To be fair though, that says up-to 32 cores. If the first production runs are 50% 16 core versions I'll leave my silverware dusty and black, if you don't mind. Oh and if they're 24 core only because they disable 8 to improve production yields, I'll give you that one.
You're the one speculating on that - I was suggesting 16 cores, you came up with that link as evidence against it.
Right at this very moment though, I'm thinking that looking at Cell, where SPEs use about as much energy as cores on LRB, 16 cores is already quite a lot. Sure, they can do 32 cores (though then that'll likely be 24, to improve yield?), but will they find a commercially viable application for it? Well, I guess it partly depends on when.
We'll see. In 2010, I guess 32/24 should be possible. But is LRB going to be able to provide anything high-end enough that it can afford to be one of the bigger power burdens in a system?
I can assure you I am not speculating wrt to cores and SKUs. I just cant tell you what I know.
Intel have stated the max cores, as per my link. And provided a wafer shot from which a floorplan was extracted that confirms that count. Intel have made no claim as to whether or not there is a SKU with less cores. Anything except the max count is speculation at the moment.
How could you know what a core on LRB1 uses in terms of power? Or be able to compare that to Cell? I dont believe any informed commentary can be made on the power envelope.
As far as apps and usage - why would you doubt that apps that run standard APIs ( D3D, OGL ) will run on it?
As far as performance - time will tell.
I read a straight number somewhere for a LRB core (30w). If I'm wrong, I'm wrong.
I've not commented on anything like that.

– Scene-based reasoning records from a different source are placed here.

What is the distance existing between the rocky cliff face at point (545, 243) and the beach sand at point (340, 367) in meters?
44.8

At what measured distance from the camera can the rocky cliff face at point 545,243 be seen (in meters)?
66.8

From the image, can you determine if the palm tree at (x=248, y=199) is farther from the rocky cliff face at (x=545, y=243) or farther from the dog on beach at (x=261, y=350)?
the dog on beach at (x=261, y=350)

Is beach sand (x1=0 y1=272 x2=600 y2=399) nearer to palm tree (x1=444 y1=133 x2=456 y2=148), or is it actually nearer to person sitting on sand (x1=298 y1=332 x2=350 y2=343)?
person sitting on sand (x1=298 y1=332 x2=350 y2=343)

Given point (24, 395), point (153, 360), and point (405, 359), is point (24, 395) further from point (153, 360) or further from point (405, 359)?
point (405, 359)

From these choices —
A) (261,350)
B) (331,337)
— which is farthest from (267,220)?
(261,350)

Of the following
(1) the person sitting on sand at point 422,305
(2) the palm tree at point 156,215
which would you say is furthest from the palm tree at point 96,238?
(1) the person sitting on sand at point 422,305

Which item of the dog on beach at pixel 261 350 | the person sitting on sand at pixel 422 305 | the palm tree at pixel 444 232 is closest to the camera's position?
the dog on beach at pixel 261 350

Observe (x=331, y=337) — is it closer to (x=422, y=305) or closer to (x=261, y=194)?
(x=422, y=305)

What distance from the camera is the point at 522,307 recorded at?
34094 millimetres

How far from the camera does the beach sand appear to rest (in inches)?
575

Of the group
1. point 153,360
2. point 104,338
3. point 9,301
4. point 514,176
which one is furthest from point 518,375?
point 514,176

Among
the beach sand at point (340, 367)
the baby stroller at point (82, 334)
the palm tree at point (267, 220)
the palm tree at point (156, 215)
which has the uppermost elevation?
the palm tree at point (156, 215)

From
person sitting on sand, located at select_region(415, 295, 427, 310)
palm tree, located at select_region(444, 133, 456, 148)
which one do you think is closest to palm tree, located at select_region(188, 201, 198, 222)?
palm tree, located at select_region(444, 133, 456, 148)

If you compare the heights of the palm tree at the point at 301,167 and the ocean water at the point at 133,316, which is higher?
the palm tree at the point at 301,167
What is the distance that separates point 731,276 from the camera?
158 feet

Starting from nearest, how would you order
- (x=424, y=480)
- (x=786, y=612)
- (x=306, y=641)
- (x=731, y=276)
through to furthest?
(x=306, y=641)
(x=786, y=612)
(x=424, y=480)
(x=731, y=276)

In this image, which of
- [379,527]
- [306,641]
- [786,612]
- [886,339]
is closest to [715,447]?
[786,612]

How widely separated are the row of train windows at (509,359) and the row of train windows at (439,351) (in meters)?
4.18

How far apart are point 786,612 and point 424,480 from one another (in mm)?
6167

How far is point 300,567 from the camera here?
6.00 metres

I think something would have to be fantastically wrong with Larrabee if it drew that much.I read a straight number somewhere for a LRB core (30w). It seemed fair, considering, but I could of course be wrong.
uh, yes, we are going to ship a part that requires 32*30 watts.
yeah, right. think about it, that just cannot be right.
speculating how close to the existing power envelope of top-end cards we will be, thats informed speculation.
speculating we will be 2-3x existing cards power envelope, that isnt really giving us much credit. we are not crazy, well, at least not that crazy .
you stated:
but will they find a commercially viable application for it?
that seems to indicate some doubt as to what applications LRB1 would be used for.
at a minimum, anything done on an existing graphics part can be done on LRB1.
what beyond that can be done is...interesting...
Fwiw, I'd be surprised if the PS4's cell was just 32 SPUs. It's probably going to be a couple more times than that.
Depends on when you believe PS4 will debut. If we're talking by 2012 I'd be surprised if it were more than 32 SPEs. We haven't seen anything > 8 yet and we're in the latter half of 2009 so how realistic is it to jump from 1PPE/8SPEs to 4PPE/32SPEs in the space of 1 year, or to expect SPE count to continue to grow given 3 years of identical core counts for Cell?
Arwin, we don't really know how much overhead a PPE can handle, acting as command processor for SPEs. How many threads can it dispatch before it becomes the bottleneck? I'm not saying 4 PPEs is the answer, but my gut tells me 1 is not enough for that many SPEs either.
Fwiw, I'd be surprised if the PS4's cell was just 32 SPUs. It's probably going to be a couple more times than that.
Well, already in the Cell the PPE couldn't always feed the SPEs. What see there happening instead is that SPEs start feeding SPEs, for instance.